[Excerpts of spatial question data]
╭──

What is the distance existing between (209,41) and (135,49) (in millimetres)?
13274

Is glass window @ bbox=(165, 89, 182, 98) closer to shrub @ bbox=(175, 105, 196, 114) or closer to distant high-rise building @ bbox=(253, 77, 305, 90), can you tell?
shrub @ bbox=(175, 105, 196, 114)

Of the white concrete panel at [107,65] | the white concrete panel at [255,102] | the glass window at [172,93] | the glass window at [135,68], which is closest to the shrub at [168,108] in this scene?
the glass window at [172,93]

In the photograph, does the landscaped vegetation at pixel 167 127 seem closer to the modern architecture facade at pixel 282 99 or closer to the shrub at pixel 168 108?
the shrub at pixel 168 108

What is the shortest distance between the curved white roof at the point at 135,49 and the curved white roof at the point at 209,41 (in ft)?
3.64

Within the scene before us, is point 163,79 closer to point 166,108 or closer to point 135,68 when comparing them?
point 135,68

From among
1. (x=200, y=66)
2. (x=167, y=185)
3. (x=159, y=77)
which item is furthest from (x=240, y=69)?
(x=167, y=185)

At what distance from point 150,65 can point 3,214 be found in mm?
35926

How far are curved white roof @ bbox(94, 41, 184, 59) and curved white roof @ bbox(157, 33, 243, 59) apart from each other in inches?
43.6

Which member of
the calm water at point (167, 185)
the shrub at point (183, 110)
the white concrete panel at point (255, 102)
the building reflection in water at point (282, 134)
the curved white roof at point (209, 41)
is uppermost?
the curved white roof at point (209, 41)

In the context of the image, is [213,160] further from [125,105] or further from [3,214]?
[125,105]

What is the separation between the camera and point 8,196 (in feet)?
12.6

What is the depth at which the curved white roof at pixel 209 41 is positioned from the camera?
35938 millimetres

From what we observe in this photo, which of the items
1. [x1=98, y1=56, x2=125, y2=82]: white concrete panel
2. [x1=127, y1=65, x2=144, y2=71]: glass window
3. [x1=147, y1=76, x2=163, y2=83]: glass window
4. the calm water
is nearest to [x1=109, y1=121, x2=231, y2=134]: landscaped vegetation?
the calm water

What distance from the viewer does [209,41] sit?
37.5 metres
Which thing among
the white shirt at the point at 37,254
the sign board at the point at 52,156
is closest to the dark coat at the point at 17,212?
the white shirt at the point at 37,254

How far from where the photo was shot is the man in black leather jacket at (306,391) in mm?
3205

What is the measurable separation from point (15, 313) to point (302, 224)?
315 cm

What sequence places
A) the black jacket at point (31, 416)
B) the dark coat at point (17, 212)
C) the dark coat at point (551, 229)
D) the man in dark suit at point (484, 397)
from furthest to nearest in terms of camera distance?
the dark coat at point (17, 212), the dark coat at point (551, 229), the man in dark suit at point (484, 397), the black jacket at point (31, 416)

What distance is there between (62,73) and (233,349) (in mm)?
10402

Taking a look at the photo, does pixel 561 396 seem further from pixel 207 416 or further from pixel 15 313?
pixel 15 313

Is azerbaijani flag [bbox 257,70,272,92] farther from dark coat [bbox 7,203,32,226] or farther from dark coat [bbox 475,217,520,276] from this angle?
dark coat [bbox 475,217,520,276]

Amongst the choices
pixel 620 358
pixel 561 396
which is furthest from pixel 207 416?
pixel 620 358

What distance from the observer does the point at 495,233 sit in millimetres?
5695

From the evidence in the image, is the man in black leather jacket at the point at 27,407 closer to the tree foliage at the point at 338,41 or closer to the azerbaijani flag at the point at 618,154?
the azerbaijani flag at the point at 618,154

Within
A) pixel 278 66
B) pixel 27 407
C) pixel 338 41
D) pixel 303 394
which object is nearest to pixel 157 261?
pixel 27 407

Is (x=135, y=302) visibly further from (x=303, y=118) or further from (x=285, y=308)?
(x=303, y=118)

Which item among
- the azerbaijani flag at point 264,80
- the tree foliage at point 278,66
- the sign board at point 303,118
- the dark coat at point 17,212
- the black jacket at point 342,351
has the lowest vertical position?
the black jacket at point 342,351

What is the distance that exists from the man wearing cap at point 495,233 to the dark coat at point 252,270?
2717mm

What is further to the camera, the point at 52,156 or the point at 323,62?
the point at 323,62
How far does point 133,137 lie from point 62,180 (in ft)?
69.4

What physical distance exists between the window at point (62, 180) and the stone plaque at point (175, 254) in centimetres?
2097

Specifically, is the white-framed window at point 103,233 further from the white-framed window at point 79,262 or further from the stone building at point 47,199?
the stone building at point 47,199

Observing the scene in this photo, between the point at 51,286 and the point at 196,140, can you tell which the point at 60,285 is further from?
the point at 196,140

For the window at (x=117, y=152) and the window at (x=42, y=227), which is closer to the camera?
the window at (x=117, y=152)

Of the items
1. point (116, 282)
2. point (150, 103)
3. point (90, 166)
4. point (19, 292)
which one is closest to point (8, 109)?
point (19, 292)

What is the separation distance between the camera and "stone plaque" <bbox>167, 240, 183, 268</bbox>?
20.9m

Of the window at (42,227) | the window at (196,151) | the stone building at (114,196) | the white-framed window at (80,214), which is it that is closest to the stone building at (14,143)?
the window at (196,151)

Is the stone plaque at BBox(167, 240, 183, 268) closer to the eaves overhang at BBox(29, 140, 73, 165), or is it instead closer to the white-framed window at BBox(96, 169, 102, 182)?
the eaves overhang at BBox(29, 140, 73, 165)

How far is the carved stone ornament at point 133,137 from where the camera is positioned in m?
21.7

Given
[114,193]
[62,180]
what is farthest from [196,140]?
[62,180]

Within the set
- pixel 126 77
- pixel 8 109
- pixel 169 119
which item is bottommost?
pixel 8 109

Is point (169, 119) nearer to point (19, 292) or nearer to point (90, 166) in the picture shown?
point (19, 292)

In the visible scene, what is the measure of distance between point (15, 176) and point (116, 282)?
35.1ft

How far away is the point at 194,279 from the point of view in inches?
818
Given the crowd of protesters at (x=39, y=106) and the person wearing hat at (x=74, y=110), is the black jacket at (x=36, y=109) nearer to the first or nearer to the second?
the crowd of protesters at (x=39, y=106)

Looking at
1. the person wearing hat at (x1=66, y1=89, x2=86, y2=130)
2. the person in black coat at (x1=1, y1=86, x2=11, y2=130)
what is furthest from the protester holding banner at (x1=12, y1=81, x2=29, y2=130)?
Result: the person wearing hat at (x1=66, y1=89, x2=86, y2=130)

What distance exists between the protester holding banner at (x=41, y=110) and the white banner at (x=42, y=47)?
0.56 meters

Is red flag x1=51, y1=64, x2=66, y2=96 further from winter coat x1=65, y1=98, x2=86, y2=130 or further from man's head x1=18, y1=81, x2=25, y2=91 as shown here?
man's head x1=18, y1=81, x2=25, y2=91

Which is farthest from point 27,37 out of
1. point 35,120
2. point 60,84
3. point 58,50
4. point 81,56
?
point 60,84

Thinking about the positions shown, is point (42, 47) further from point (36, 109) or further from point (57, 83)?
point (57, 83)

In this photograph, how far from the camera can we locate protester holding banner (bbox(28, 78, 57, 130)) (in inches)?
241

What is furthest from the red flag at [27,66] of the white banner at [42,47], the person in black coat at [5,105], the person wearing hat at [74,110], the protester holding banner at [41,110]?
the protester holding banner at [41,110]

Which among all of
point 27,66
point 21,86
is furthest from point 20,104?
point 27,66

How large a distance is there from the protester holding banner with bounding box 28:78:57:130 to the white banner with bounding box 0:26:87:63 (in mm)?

╰──

TASK DESCRIPTION
Write out all of the records once more, exactly.

PROBLEM SOLUTION
What is the distance existing between (209,41) and (135,49) (in millimetres)?
13274

Is glass window @ bbox=(165, 89, 182, 98) closer to shrub @ bbox=(175, 105, 196, 114) or closer to distant high-rise building @ bbox=(253, 77, 305, 90), can you tell?
shrub @ bbox=(175, 105, 196, 114)

Of the white concrete panel at [107,65] | the white concrete panel at [255,102] | the glass window at [172,93] | the glass window at [135,68], which is closest to the shrub at [168,108] in this scene?
the glass window at [172,93]

In the photograph, does the landscaped vegetation at pixel 167 127 seem closer to the modern architecture facade at pixel 282 99 or closer to the shrub at pixel 168 108?
the shrub at pixel 168 108

What is the shortest distance between the curved white roof at the point at 135,49 and the curved white roof at the point at 209,41 (in ft)?
3.64

Within the scene before us, is point 163,79 closer to point 166,108 or closer to point 135,68 when comparing them?
point 135,68

From among
1. (x=200, y=66)
2. (x=167, y=185)
3. (x=159, y=77)
which item is furthest from (x=240, y=69)?
(x=167, y=185)

At what distance from point 150,65 can point 3,214 be found in mm?
35926

How far are curved white roof @ bbox(94, 41, 184, 59) and curved white roof @ bbox(157, 33, 243, 59) apart from each other in inches?
43.6

Which member of
the calm water at point (167, 185)
the shrub at point (183, 110)
the white concrete panel at point (255, 102)
the building reflection in water at point (282, 134)
the curved white roof at point (209, 41)
is uppermost?
the curved white roof at point (209, 41)

In the context of the image, is [213,160] further from [125,105] or further from [3,214]?
[125,105]

What is the separation between the camera and point 8,196 (in feet)?
12.6

What is the depth at which the curved white roof at pixel 209 41 is positioned from the camera?
35938 millimetres

From what we observe in this photo, which of the items
1. [x1=98, y1=56, x2=125, y2=82]: white concrete panel
2. [x1=127, y1=65, x2=144, y2=71]: glass window
3. [x1=147, y1=76, x2=163, y2=83]: glass window
4. the calm water
is nearest to [x1=109, y1=121, x2=231, y2=134]: landscaped vegetation?
the calm water

What distance from the viewer does [209,41] sit?
37.5 metres
Which thing among
the white shirt at the point at 37,254
the sign board at the point at 52,156
is closest to the dark coat at the point at 17,212?
the white shirt at the point at 37,254

How far from where the photo was shot is the man in black leather jacket at (306,391) in mm?
3205

What is the measurable separation from point (15, 313) to point (302, 224)?
315 cm

What sequence places
A) the black jacket at point (31, 416)
B) the dark coat at point (17, 212)
C) the dark coat at point (551, 229)
D) the man in dark suit at point (484, 397)
from furthest to nearest in terms of camera distance?
the dark coat at point (17, 212), the dark coat at point (551, 229), the man in dark suit at point (484, 397), the black jacket at point (31, 416)

What distance is there between (62,73) and (233,349) (in mm)?
10402

Taking a look at the photo, does pixel 561 396 seem further from pixel 207 416 or further from pixel 15 313?
pixel 15 313

Is azerbaijani flag [bbox 257,70,272,92] farther from dark coat [bbox 7,203,32,226] or farther from dark coat [bbox 475,217,520,276] from this angle?
dark coat [bbox 475,217,520,276]

Amongst the choices
pixel 620 358
pixel 561 396
which is furthest from pixel 207 416?
pixel 620 358

What distance from the observer does the point at 495,233 sit in millimetres?
5695

From the evidence in the image, is the man in black leather jacket at the point at 27,407 closer to the tree foliage at the point at 338,41 or closer to the azerbaijani flag at the point at 618,154?
the azerbaijani flag at the point at 618,154

Within
A) pixel 278 66
B) pixel 27 407
C) pixel 338 41
D) pixel 303 394
which object is nearest to pixel 157 261?
pixel 27 407

Is (x=135, y=302) visibly further from (x=303, y=118) or further from (x=285, y=308)?
(x=303, y=118)

Which item among
- the azerbaijani flag at point 264,80
- the tree foliage at point 278,66
- the sign board at point 303,118
- the dark coat at point 17,212
- the black jacket at point 342,351
has the lowest vertical position?
the black jacket at point 342,351

What is the distance that exists from the man wearing cap at point 495,233 to the dark coat at point 252,270?
2717mm

What is further to the camera, the point at 52,156 or the point at 323,62?
the point at 323,62
How far does point 133,137 lie from point 62,180 (in ft)?
69.4

What physical distance exists between the window at point (62, 180) and the stone plaque at point (175, 254) in centimetres?
2097

Specifically, is the white-framed window at point 103,233 further from the white-framed window at point 79,262 or further from the stone building at point 47,199?
the stone building at point 47,199

Observing the scene in this photo, between the point at 51,286 and the point at 196,140, can you tell which the point at 60,285 is further from?
the point at 196,140

For the window at (x=117, y=152) and the window at (x=42, y=227), which is closer to the camera?
the window at (x=117, y=152)

Of the items
1. point (116, 282)
2. point (150, 103)
3. point (90, 166)
4. point (19, 292)
which one is closest to point (8, 109)?
point (19, 292)

What is the separation distance between the camera and "stone plaque" <bbox>167, 240, 183, 268</bbox>?
20.9m

Of the window at (42,227) | the window at (196,151) | the stone building at (114,196) | the white-framed window at (80,214), which is it that is closest to the stone building at (14,143)?
the window at (196,151)

Is the stone plaque at BBox(167, 240, 183, 268) closer to the eaves overhang at BBox(29, 140, 73, 165), or is it instead closer to the white-framed window at BBox(96, 169, 102, 182)?
the eaves overhang at BBox(29, 140, 73, 165)

How far is the carved stone ornament at point 133,137 from where the camera is positioned in m?
21.7

Given
[114,193]
[62,180]
what is farthest from [196,140]?
[62,180]

Within the set
- pixel 126 77
- pixel 8 109
- pixel 169 119
which item is bottommost?
pixel 8 109

Is point (169, 119) nearer to point (19, 292) or nearer to point (90, 166) in the picture shown?
point (19, 292)

In the visible scene, what is the measure of distance between point (15, 176) and point (116, 282)?
35.1ft

How far away is the point at 194,279 from the point of view in inches?
818
Given the crowd of protesters at (x=39, y=106) and the person wearing hat at (x=74, y=110), is the black jacket at (x=36, y=109) nearer to the first or nearer to the second?
the crowd of protesters at (x=39, y=106)

Looking at
1. the person wearing hat at (x1=66, y1=89, x2=86, y2=130)
2. the person in black coat at (x1=1, y1=86, x2=11, y2=130)
what is furthest from the protester holding banner at (x1=12, y1=81, x2=29, y2=130)?
Result: the person wearing hat at (x1=66, y1=89, x2=86, y2=130)

What distance exists between the protester holding banner at (x=41, y=110) and the white banner at (x=42, y=47)?
0.56 meters

Is red flag x1=51, y1=64, x2=66, y2=96 further from winter coat x1=65, y1=98, x2=86, y2=130 or further from man's head x1=18, y1=81, x2=25, y2=91 as shown here?
man's head x1=18, y1=81, x2=25, y2=91

Which is farthest from point 27,37 out of
1. point 35,120
2. point 60,84
3. point 58,50
4. point 81,56
?
point 60,84

Thinking about the positions shown, is point (42, 47) further from point (36, 109) or further from point (57, 83)?
point (57, 83)

In this photograph, how far from the camera can we locate protester holding banner (bbox(28, 78, 57, 130)) (in inches)?
241

What is furthest from the red flag at [27,66] of the white banner at [42,47], the person in black coat at [5,105], the person wearing hat at [74,110], the protester holding banner at [41,110]?
the protester holding banner at [41,110]

Which among all of
point 27,66
point 21,86
is furthest from point 20,104?
point 27,66

How large a distance is there from the protester holding banner with bounding box 28:78:57:130 to the white banner with bounding box 0:26:87:63 (in mm)?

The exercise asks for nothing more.